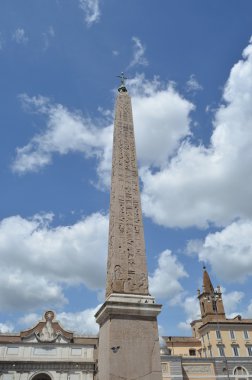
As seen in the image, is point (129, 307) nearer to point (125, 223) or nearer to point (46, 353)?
point (125, 223)

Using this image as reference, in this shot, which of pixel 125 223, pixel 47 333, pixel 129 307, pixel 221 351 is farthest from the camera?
pixel 221 351

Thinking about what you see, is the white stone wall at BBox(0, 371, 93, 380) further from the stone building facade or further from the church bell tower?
the church bell tower

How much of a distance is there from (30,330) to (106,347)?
26826 mm

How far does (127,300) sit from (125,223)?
2019 mm

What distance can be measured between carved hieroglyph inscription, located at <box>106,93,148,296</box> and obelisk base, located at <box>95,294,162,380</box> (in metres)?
0.37

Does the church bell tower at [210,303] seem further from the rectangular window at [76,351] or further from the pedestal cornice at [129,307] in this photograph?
the pedestal cornice at [129,307]

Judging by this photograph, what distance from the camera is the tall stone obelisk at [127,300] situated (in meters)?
6.70

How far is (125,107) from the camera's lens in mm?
11555

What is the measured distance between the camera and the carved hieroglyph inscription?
25.4ft

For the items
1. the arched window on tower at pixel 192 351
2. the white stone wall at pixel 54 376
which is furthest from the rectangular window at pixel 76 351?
the arched window on tower at pixel 192 351

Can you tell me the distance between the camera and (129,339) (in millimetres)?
6898

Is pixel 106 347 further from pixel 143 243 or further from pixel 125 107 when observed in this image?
pixel 125 107

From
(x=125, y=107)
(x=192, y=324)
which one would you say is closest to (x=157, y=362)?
(x=125, y=107)

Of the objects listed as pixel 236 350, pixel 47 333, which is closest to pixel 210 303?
pixel 236 350
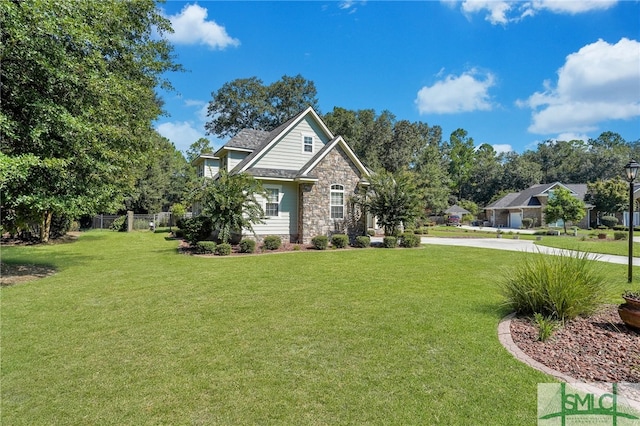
--
Find every line in the items above that contains the word "camera" and copy each of those lines in full.

# WORKED ANSWER
Using this image as reference, in this shot, which of pixel 125 223, pixel 47 333, pixel 129 307, pixel 221 351 is farthest from the camera?
Judging by this photograph, what distance from the camera is the tall stone obelisk at [127,300] situated (in meters)?
How far is (125,107) from the camera's lens in mm?
What is the measured distance between the camera and the carved hieroglyph inscription?
Can you tell me the distance between the camera and (129,339) (in millimetres)?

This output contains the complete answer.